Putting It Into Practice
Tissue adhesives are valuable tools for NPs who are interested in expanding their skill set and capturing revenue. You can bill for the initial visit and wound closure procedure, as well as the follow-up wound check. In addition to capturing this revenue, providing wound closure allows NPs to reinforce their positions as complete primary care providers.
1. Hancock NJ, Samuel AW. Use of Dermabond tissue adhesive in hand surgery. J Wound Care. 2007;16(10):441-443.
2. Bruns TB, Worthington M. Using tissue adhesive for wound repair: a practical guide to Dermabond. Am Fam Physician. 2000;61(5):1383-1388.
3. Shapiro AJ, et al. Tensile strength of would closure with cyanoacrylate glue. Am Surg. 2001;67(11):1113-1115.
4. Sniezek PJ, et al. A randomized, controlled trial of high viscosity 2-octyl cyanoacrylate tissue adheshive versus sutures in repairing facial wounds following Mohs micrographic surgery. Dermatol Surg. 2007;33(8):966-971.
5. Quinn J, et al. Tissue adhesive versus suture wound repair at 1 year: randomized clinical trial correlating early, 3 month, and 1 year cosmetic outcome. Ann Emerg Med. 1998;32(6):645-649.
6. Taplitz RA. Managing bite wounds. Current recommended antibiotics for treatment and prophylaxis. Postgrad Med. 2004;116(2):49.
7. Singer AJ, Hollander JE. Lacerations and Acute Wounds: An Evidence Based Guide.
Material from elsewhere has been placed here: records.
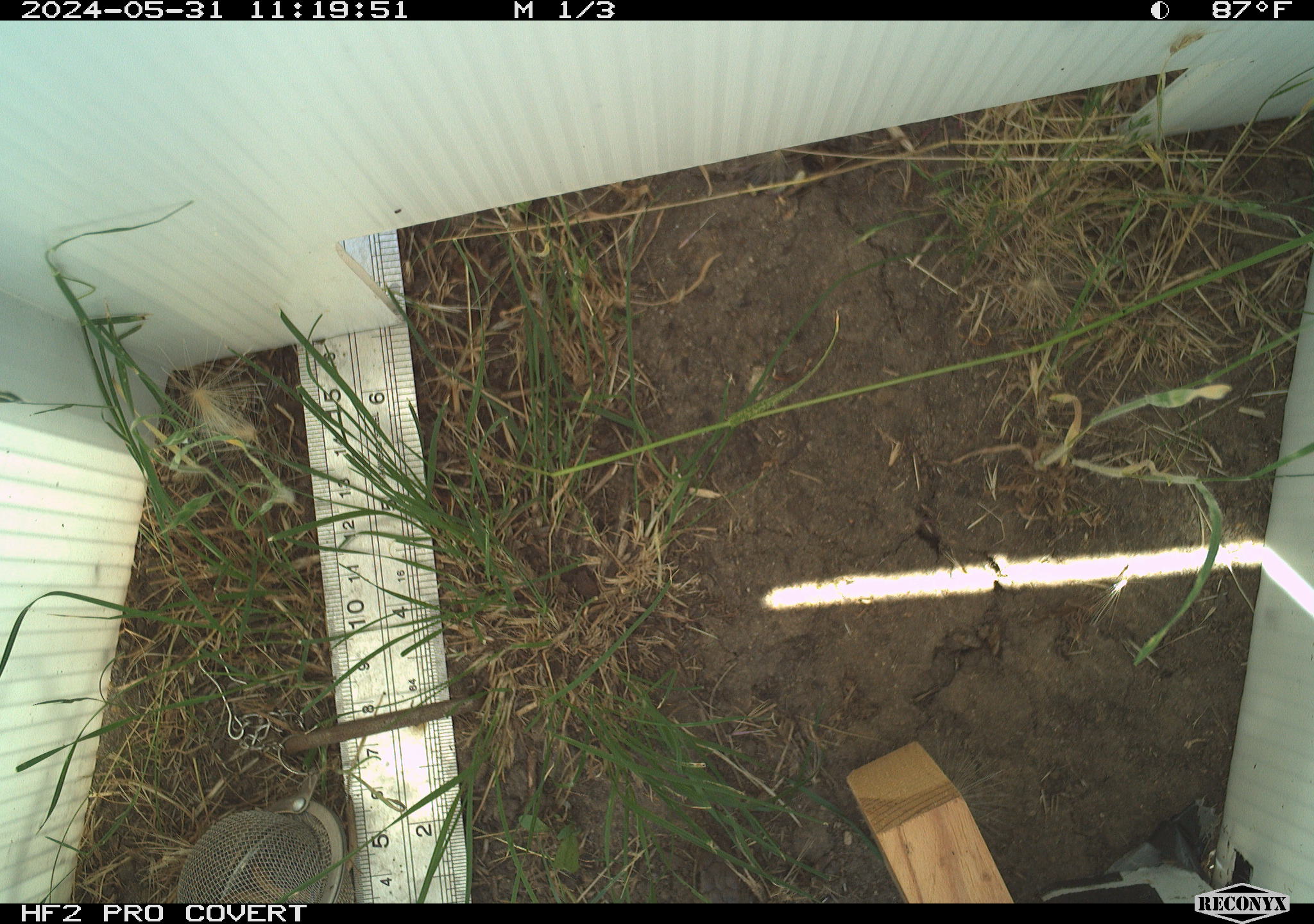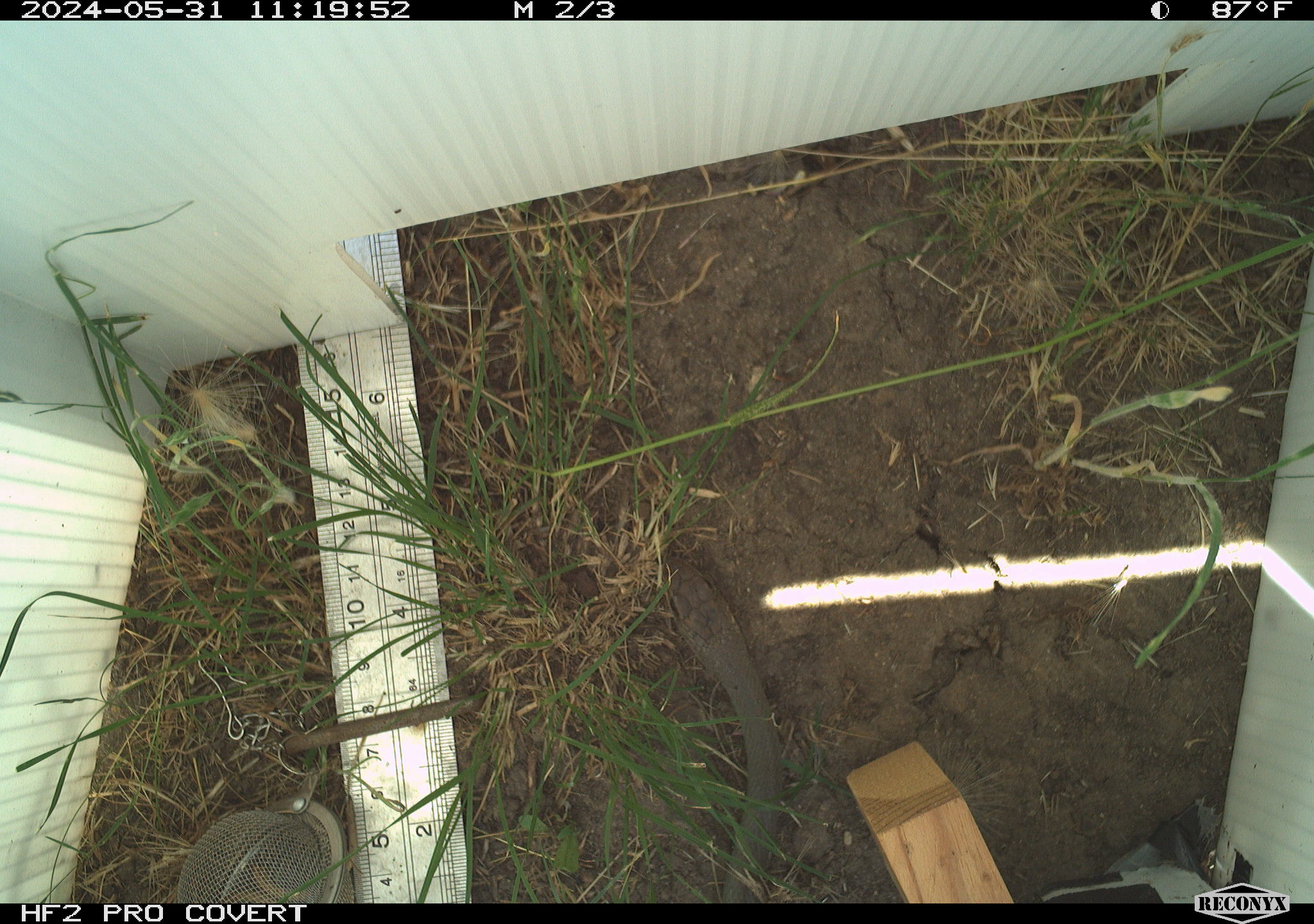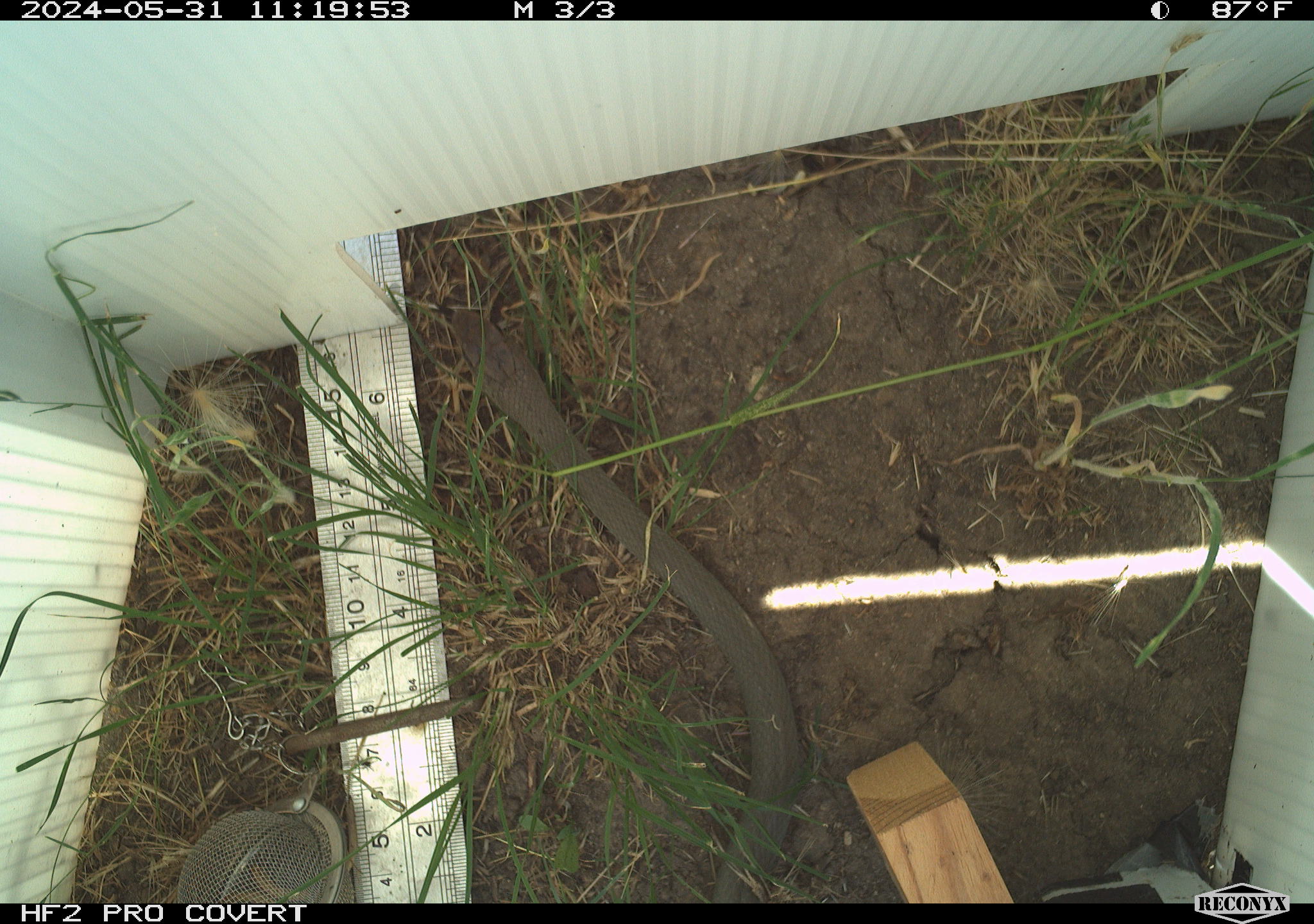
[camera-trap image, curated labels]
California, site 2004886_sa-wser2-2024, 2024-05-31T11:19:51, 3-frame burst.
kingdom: Animalia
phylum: Chordata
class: Reptilia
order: Squamata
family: Colubridae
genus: Coluber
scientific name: Coluber constrictor mormon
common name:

Philadelphia: F.A. Davis Company; 2003: 17-19.
Jim Jolly is a family nurse practitioner in the emergency department at Kaweah Delta Health Care District in Visalia, Calif.
Table 1: Wound Closure With Tissue Adhesive
Step by Step
1) Determine whether the wound is a candidate for closure with tissue adhesive (edges can be easily approximated with your hands).
2) Thoroughly cleanse and irrigate the wound.
3) Approximate the wound edges with your nondominant gloved hand.
4) Apply adhesive to the wound and surrounding area.
5) Allow the first layer to dry for 30 seconds.
6) Repeat the application for two additional layers.
7) Allow the adhesive to fully dry before touching the wound area.
Table 2: Helpful Hints
Place the wound in a position that allows excess adhesive to drain away from the eyes.
Use ophthalmic preparations or acetone to dissolve accidental adhesive exposures.
Contact sales representatives for samples and practice aids.